Thursday, August 04, 2011

An expensive lesson

I have said more than once on here that historically the success rate of a trend following system can be as low at 40%, but even then you can make significant sums of money by controlling your risk (and losses) and by letting your profits run. This is on the assumption that the system shows a positive expectancy where your average profit is bigger than your average loss. (This is clearly shown on the summary results of the trades log).

It is also a critical part of the overall trend following philosophy that you need to react to all signals your system gives, as by missing just one or two signals a year, you have missed out of the major trends (and profits) which can offest your losses from other trades, and generate the overall profits for the year.
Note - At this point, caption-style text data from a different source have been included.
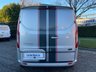 USED 2018 18 FORD TRANSIT CUSTOM 2.0 290 TDCi LIMITED LR P/V 130 BHP Silver Transit Custom Ltd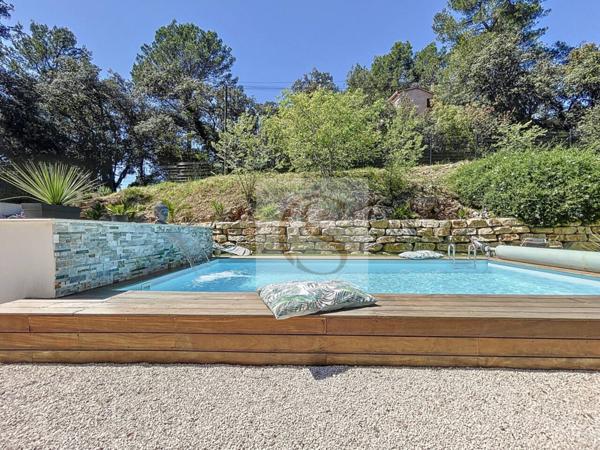 Maison à vendre 5 pièces de 142 m²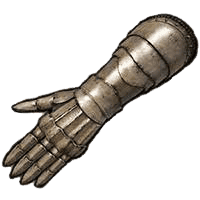 Twinned Gauntlets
Well, I've made a royal screw up by not following my own guidelines, and am now in a position of watching a potentially significant trend develop, while being stuck on the sidelines. This makes me feel a lot worse than entering a position (or bunch of positions) and being stopped out for a loss. At least if I had done that, I would have followed my rules. It's also worth remembering the saying that "You can't win the lottery if you don't buy a ticket". Well, I didn't buy my ticket and now all those profits are passing me by.

I could enter positions now, but in a lot of cases the ideal entry point has been left behind, adversely skewing the potential risk:reward ratio.

How did his happen? There are two points worthy of note here:

1) I had formed an opinion on what I believed would happen in the markets, rather than following the signals my system indicated. Specifically, I had expected the market to bounce following the resolution of the debate on the US debt ceiling. The plan was to wait for the bounce to finish after the agreement was signed, and, if the indices were still on a short signal, to start loading up on short positions then. As it happens, the bounce occured between the close last Friday and Sunday night when the futures markets opened (before the agreement was ratified), since when all the major indices have basically been trending downwards non-stop. 

2) I had also developed a recency bias - simply put, the poor relative performance the last few months (where no meaningful trend had developed, and led to a run of losses) had made me wary of entering the market too soon, rather than blindly follow the signals. This was not helped after I got hit with a run of losses in March, when I received a short signals on the indices (just prior to the Japanese Tsunami) and plunged into too many positions, too quickly. The sharp rebound resulted in a number of losses, as can be seen on the trades log.

William Eckhardt (Richard Dennis' right hand man) stated in his Market Wizards interview that he had run two parallel accounts following the same basic signals etc - the only difference was that, on his own account, he overrode some of the signals, exited some positions early etc. The other account, which he ran for an associate, simply followed the internal logic of the basic system. The result?

"Although the performance in my account was good, the account trading entirely on the mechanical system definitely did better. I had known that a good system would outperform me in a windfall year, but I thought I could outperform the system in a mediocre year...this experience indicated otherwise".

The moral of the story is clear - if you have taken the time to develop a historically profitable system, second guess the signals it generates at your peril!